Extract provided:

A collection of essays on books that have helped shape the world
NEW YORK, New York – The Association of American University Presses (AAUP) launched an essay series today called “Books that Matter.” Leading up to AAUP’s 75th anniversary,”Books that Matter” showcases the invaluable contributions that university presses have made to society, helping to shape our modern world.
“The titles featured in ‘Books that Matter’ celebrate the ongoing relevance of ideas to the lives of real people, and underscore the continuing vitality of the university presses that have bravely brought these great books into being,” says Peter Dougherty, Director of Princeton University Press.
From documentary editions that became foundations of further research, to local ecological guides, AAUP members publish thousands of books, journals, and other collections that contribute to scholarship and an informed society. But in every publisher or editor’s career, there are books that stand out the most for their impact on politics or the economy, justice and social equality, our understanding of history and culture, or our knowledge of regional and national issues-a book that changes a community or a discipline.

Supplied data:

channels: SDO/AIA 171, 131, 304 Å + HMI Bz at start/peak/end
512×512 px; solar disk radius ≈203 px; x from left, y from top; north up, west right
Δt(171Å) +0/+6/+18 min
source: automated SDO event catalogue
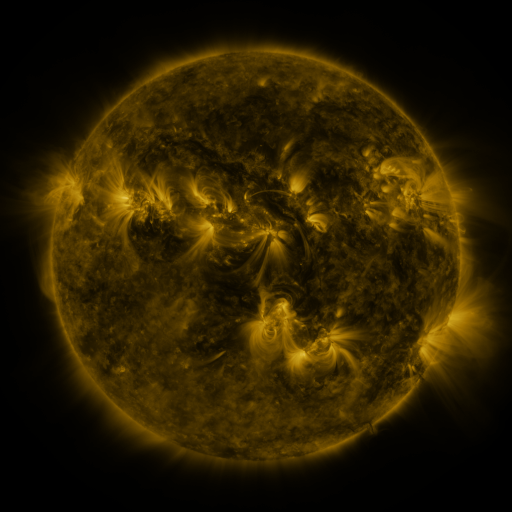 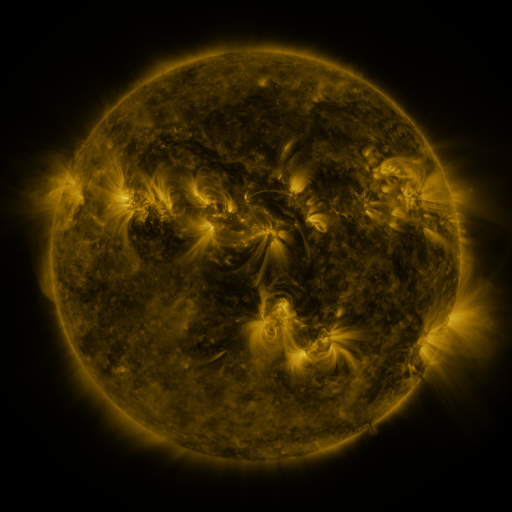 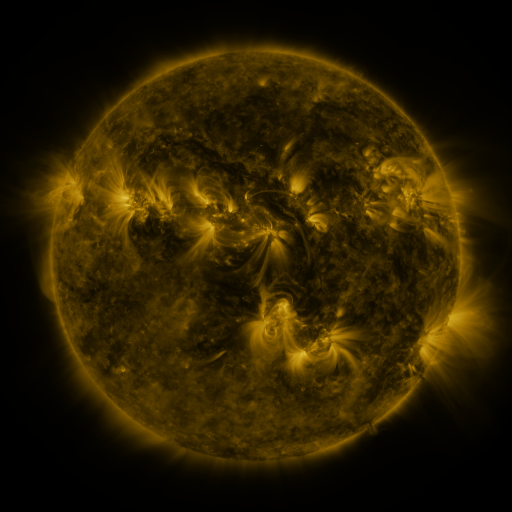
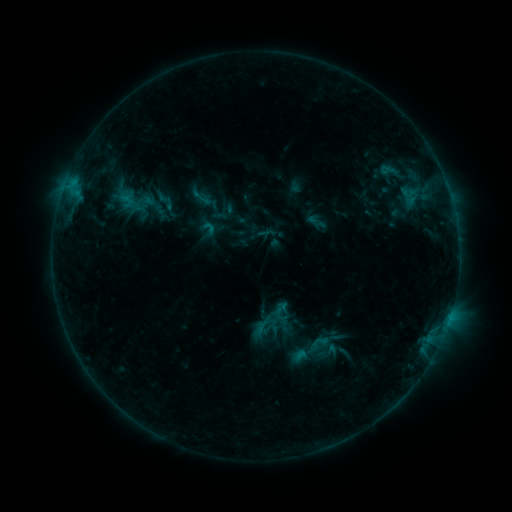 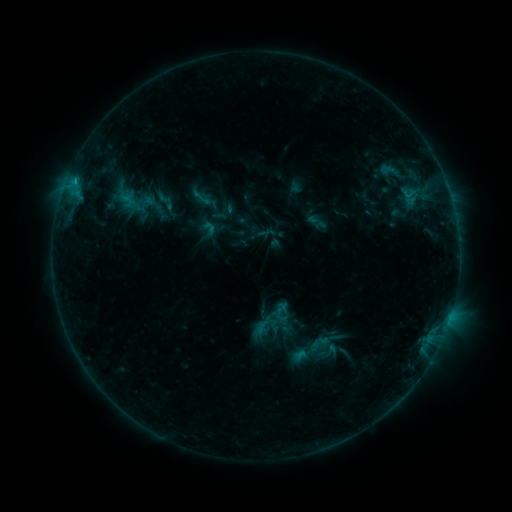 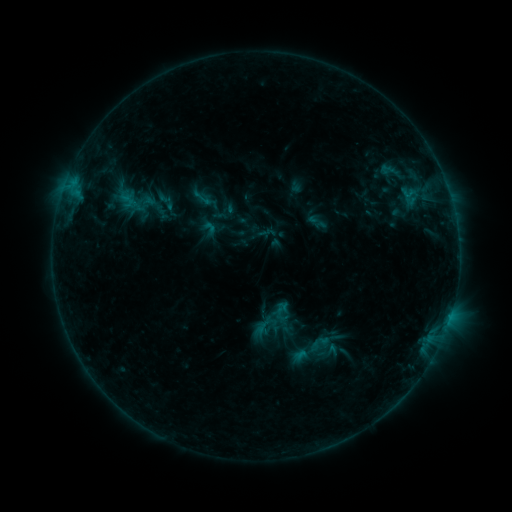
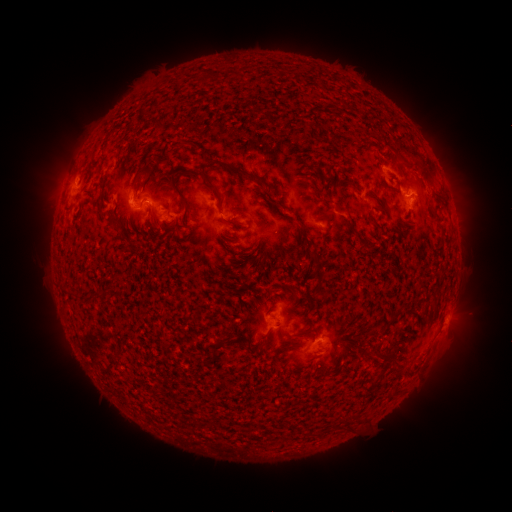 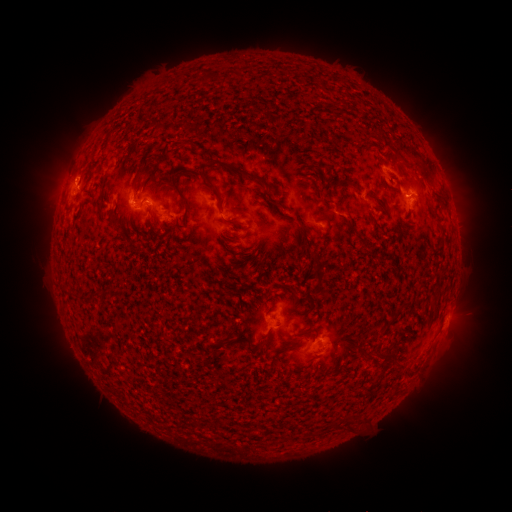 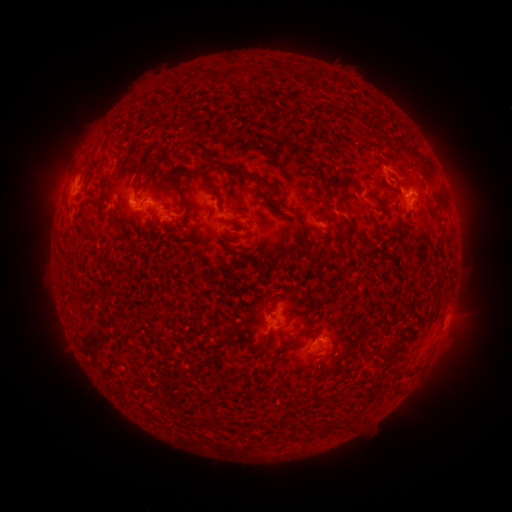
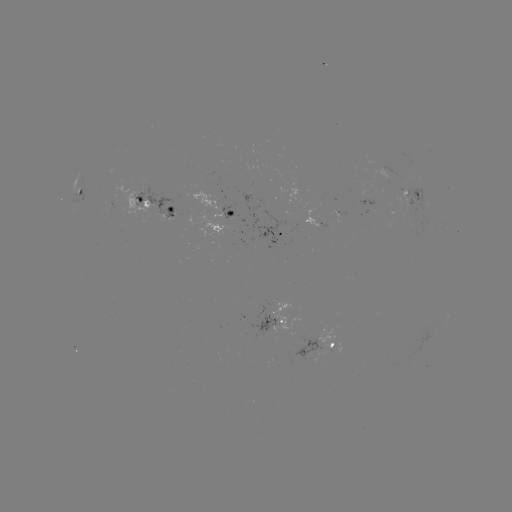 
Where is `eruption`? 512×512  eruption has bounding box [26, 128, 95, 224].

Goals:
1) Echo every line of the solar frame records word for word, leaving out the picture placeholders.
2) Carry on the announcement of the university presses' "Books that Matter" essay series from its final sentence.

Results:
1)
channels: SDO/AIA 171, 131, 304 Å + HMI Bz at start/peak/end
512×512 px; solar disk radius ≈203 px; x from left, y from top; north up, west right
Δt(171Å) +0/+6/+18 min
source: automated SDO event catalogue
Where is `eruption`? 512×512  eruption has bounding box [26, 128, 95, 224].

2)
In this first essay series, which is featured on AAUP’s blog, “The Digital Digest” leading editors and publishers tell the stories of three very different books that have changed the world:
* Peter Givler writes about Justifiable Homicide (Cynthia Gillespie, Ohio State University Press) and publishing an idea that became, quite literally, a matter of life and death when read by an open-minded governor with the power of clemency. Givler is former Director of Ohio State University Press and now serves as Executive Director of AAUP;
* MaryKatherine Callaway reflects on A More Noble Cause (Rachel Emanuel and Alexander P. Tureaud, Jr., Louisiana State University Press) and what it meant to the LSU community to bring to print the story of a Louisiana civil rights leader. Callaway serves as Director of Louisiana State University Press;
* And in his essay about Blue Highways Revisited (Ed Ailor, University of Missouri Press), Clair Willcox shares the story of what happened when a press meant as much to an author as his book meant to the press. Willcox is Editor-in-Chief of the University of Missouri Press.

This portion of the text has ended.